Any surgical technology that is avidly adopted and spreads rapidly without evidence of its comparative benefit runs the risk of being abandoned after objective examination. Instrumentation for spinal fusion has not been rigorously evaluated, and I believe that some of the current indications for its use will not be sustained and a yet to be reported randomised controlled trial will define clinical indications far more stringent than those used at present. The number of patients having spinal procedures is increasing, and the proportion of those who have some form of spinal fusion is increasing disproportionately. Spinal instrumentation is increasing by 20% a year in the United States, and the indications for operations using new instrumentation are often loosely characterised and flexible. The primary driver of spinal instrumentation is the industry that manufactures spinal devices, which runs workshops to teach surgeons how to use its products.

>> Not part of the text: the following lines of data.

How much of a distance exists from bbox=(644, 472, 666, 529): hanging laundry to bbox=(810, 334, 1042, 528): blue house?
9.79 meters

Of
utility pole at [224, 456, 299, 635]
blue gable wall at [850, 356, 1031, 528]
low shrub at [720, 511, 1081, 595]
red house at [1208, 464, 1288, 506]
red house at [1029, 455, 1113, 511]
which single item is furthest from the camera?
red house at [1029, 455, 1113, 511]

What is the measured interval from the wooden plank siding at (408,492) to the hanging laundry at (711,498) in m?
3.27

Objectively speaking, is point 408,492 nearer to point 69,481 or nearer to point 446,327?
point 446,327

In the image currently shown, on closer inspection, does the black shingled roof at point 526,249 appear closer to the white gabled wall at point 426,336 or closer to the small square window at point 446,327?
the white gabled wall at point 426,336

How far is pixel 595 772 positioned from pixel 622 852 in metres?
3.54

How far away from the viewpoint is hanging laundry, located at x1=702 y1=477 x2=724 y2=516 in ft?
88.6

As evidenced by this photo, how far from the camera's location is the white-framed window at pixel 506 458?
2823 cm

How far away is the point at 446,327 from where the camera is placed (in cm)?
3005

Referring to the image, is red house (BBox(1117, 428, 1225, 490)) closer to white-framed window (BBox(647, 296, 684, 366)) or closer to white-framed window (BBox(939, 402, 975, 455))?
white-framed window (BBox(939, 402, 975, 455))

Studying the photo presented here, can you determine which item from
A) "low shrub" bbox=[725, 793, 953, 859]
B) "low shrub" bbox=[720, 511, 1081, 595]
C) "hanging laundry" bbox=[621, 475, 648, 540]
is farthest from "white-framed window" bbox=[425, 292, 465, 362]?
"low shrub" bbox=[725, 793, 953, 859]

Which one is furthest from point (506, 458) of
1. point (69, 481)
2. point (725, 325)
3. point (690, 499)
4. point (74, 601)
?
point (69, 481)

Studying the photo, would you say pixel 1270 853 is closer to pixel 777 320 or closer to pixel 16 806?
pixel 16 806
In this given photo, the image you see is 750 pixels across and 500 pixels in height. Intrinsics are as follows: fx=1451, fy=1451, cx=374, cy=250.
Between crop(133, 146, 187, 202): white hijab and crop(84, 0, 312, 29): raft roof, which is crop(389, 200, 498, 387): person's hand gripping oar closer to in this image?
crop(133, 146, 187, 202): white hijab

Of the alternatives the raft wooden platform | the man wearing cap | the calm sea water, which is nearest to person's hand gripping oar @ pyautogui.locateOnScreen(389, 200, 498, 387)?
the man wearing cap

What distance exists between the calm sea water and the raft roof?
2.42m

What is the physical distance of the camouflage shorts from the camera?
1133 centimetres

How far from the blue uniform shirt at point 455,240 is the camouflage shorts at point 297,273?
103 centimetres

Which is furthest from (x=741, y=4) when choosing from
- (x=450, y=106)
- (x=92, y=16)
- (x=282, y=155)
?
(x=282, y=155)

Before adopting a new technology, surgeons and institutions should carefully consider the questions in box 3. At what stage on the S-curve should they decide to adopt and implement a technology? Reasons to be an early adopter may be the surgeon's image, the culture of the institution, or a willingness to take a risk. However, those who are more conservative and sceptical may change only under pressure during the late majority stage. These characteristics may ultimately determine the adoption or rejection of a new surgical technology, but the precondition that is often forgotten in the excitement that comes with change is certainty that the new technology will improve the quality of clinical care for patients. If this precondition is not satisfied, the technology should be abandoned: even a logical and scientifically sound approach is no substitute for proof in practice.

Use of new surgical technology has the potential to provide patients with the best possible care while reinforcing the professional vitality of the surgeon and the institution, boosting their image, and providing a competitive advantage. Conversely, that decision also has the potential to sully reputations, waste resources, and cause inadvertent harm to patients. Surgeons and institutions must guard against “going with the tide” in adopting a technology without solid evidence of its efficacy and superiority over alternatives. In the final analysis, a surgeon's skill and ability to perform a procedure well is unimportant, in fact irrelevant, if the procedure should not be done in the first place.